Secretary-General of the Romanian Government
- In office 7 December 2021 – 15 June 2023
- President: Klaus Iohannis
- Prime Minister: Nicolae Ciucă Cătălin Predoiu (acting)
- Preceded by: Tiberiu-Horațiu Gorun
- Succeeded by: Mircea Abrudean

Member of the Chamber of Deputies
- In office 2008–2016
- Constituency: Ialomița County

Personal details
- Born: 27 May 1964 (age 61) Coșereni, Romanian People's Republic
- Party: Social Democratic Party (until 2019; since 2021)
- Other political affiliations: PRO Romania (2019–21) Greater Romania Party (until early 2000s)
- Education: University of Craiova Dimitrie Cantemir Christian University Valahia University of Târgoviște
- Profession: economist

= Marian Neacșu =

Romanian politician (born 1964)

Marian Neacșu (born 27 May 1964) is a Romanian politician who was deputy in the Romanian Parliament in the 2008–2012 and 2012–2016 legislatures elected on behalf of the Social Democratic Party (PSD), Ialomița constituency.
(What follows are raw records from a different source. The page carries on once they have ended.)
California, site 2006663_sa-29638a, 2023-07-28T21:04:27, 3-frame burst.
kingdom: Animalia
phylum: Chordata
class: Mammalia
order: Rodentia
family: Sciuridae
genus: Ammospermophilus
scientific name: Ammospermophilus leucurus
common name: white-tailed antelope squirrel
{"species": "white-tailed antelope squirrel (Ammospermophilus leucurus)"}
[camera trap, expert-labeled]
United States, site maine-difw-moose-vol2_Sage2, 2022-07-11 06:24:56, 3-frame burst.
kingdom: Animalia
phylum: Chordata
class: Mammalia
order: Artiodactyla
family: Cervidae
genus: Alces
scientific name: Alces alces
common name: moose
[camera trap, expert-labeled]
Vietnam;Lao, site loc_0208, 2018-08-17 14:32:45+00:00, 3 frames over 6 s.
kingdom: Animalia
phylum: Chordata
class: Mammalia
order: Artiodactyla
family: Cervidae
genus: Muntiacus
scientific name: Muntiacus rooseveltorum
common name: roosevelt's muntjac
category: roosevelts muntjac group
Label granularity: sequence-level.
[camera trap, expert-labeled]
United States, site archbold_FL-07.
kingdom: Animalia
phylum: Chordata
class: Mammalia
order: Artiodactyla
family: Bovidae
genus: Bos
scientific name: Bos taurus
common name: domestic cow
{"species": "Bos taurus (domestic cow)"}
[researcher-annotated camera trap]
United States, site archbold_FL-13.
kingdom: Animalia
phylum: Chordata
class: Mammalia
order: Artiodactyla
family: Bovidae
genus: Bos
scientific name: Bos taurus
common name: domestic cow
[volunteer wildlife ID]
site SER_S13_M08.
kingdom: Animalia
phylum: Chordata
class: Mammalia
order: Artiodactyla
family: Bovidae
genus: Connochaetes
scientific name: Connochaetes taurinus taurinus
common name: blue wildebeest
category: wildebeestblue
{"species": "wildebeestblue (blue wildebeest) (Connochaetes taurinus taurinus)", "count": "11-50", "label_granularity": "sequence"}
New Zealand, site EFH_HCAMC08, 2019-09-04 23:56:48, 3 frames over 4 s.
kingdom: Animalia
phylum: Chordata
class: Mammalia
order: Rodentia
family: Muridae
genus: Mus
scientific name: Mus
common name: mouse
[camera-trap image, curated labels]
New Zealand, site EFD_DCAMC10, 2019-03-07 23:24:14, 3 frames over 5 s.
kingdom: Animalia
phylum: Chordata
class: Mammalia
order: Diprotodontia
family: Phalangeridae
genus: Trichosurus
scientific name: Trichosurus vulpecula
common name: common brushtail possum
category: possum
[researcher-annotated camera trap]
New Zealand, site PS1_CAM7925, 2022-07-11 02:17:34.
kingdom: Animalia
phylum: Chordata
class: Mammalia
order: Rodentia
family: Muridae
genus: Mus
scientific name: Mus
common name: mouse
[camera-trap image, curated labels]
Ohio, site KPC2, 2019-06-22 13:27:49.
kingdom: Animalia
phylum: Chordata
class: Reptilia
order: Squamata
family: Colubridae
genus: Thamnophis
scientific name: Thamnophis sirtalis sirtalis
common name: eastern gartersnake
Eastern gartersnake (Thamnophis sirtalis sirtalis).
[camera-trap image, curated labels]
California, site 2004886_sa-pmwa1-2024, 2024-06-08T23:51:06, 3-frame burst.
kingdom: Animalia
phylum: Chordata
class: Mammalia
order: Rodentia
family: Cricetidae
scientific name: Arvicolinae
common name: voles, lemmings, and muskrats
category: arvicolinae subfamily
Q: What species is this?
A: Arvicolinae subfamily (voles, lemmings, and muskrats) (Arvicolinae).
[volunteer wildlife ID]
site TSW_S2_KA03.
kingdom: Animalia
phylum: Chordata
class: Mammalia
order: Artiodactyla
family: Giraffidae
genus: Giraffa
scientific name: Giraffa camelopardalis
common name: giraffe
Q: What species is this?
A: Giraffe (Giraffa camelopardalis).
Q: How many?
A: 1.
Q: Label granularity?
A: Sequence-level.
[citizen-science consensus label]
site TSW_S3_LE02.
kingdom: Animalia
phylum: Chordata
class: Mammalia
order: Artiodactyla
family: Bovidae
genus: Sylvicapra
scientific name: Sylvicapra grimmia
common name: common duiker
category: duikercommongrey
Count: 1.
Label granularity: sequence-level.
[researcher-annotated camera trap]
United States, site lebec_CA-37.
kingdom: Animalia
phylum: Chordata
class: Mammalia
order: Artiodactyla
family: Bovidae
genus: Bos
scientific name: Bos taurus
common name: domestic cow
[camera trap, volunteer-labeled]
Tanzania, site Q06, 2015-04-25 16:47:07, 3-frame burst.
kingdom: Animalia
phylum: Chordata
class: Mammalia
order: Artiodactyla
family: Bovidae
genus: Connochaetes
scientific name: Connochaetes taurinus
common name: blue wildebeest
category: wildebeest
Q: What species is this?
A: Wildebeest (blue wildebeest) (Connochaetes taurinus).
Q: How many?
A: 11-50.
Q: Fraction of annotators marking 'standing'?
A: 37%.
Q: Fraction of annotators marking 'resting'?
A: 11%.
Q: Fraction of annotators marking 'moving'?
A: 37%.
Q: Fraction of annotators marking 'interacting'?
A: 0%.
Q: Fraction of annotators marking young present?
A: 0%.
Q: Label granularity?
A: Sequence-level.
Between 7 December 2021 and 15 June 2023 he was the Secretary-General of the Ciucă Cabinet. On 15 June 2023 he became Deputy Prime Minister in the Ciolacu Cabinet.

==Criminal conviction==
Neacșu was definitively sentenced to six months in prison with suspension for committing the crime of conflict of interest, in 2016. He illegally hired his daughter at his parliamentary office. This fact was brought back to public attention in November 2021, when he was proposed and subsequently appointed as Secretary General of the Government. On this occasion, Curentul claimed that in 2012 he facilitated the appointment of his wife in the position of general manager of the insurer PAID Romania, although he did not meet all the necessary conditions for this position.